As you can see, for aliens looking for 'Earthlike' planets, the actual Earth was easy to overlook for msot of its history. In this simulation, there was only macroscopic life for 3 of 50 visits. From another POV, three visits were eaither during the Late Heavy Bombardment, or during the moon forming impact- both of which would appear (to the casual alien visitor) to make long-term viability of life on Earth pretty unlikely.

So as we start to find 'earth-like' planets in our sky surveys, it is important to remember that Earth has only been Earthlike for a relatively short period of time.

8 comments:

Wayfarer Scientista said...

intesting little excercise here....makes one think.

Anonymous said...

Perhaps that explains where the other half of the Mt Isa metallogenic province went...

Anonymous said...

Very cool! But I think the date for sponges is wrong, they just recently pushed it back to 751 million years. http://www.thenakedscientists.com/HTML/content/news/news

Anonymous said...

Neat. Though the distribution of visits is such that the era of modern life is mostly skipped -- you'd expect 5 or 6 visits since the Cambrian explosion, not 3.

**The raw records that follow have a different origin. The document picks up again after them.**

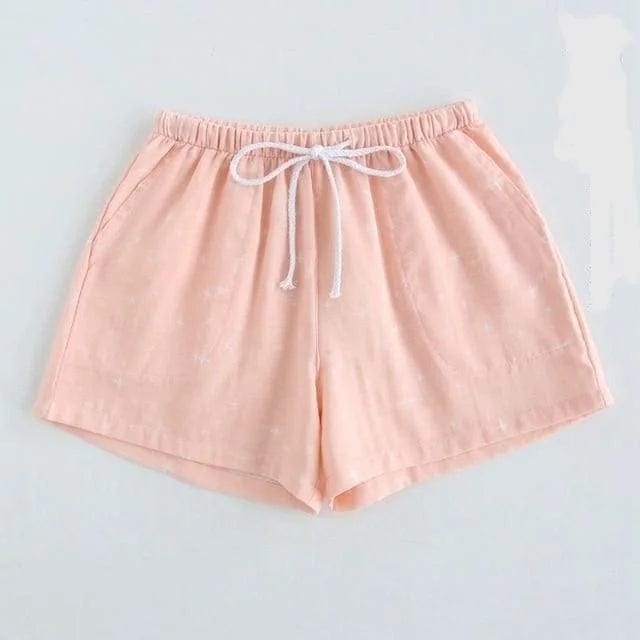 Rosa Schlafshorts mit kleinen Mustern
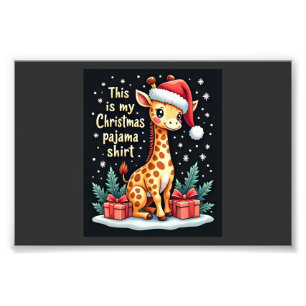 Impression Photo Girafe portant un chapeau de Père Noël pyjama de N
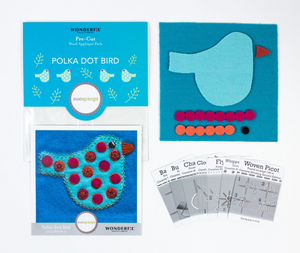 Pre-Cut Wool Appliqué Kit - Polka Dot Bird - Blue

Also, I would think aliens would find dinosaurs -- or any form of complex multicellular life -- at least mildly interesting.


Doug M.

Dustin said...

Question: how did you account for the fact that the aliens take some amount of time to come into being? Surely they need a few millenia of their for their homeworld to form and to evolve.

DL said...

Dustin's question is very convenient for that timescale. The answer lies in the fact that there are plenty of Sun-like stars older than our Sun. So, it is plausible that some interstellar civilizations could exist in our Hadean period.

An important point is to understand that the habitability of one planet is not a binary question (yes or not) but a question of Myr of habitability. For example, Earth may have a total (past and future) 6-7 Gyr habitability-span. Of course a restricted definition of habitability (e.g. habitability of complex life forms) reduces that span (to perhaps a mere 1-2 Gyr).

Fermi paradox is probably "solved" by a dilution effect. Galaxies are not only very big for a reduced number of space-faring civilizations but also very older. Civilization density must not only be expressed by number of civilizations per galaxy (or cubic megaparsec) but also by number of civilization per galaxy·Myr (or cubic megaparsec·Myr).

thnidu said...

Tre interese! Pointed here by LJ:browngirl.

Earthy said...

And that is why aliens have not visited. Kthx.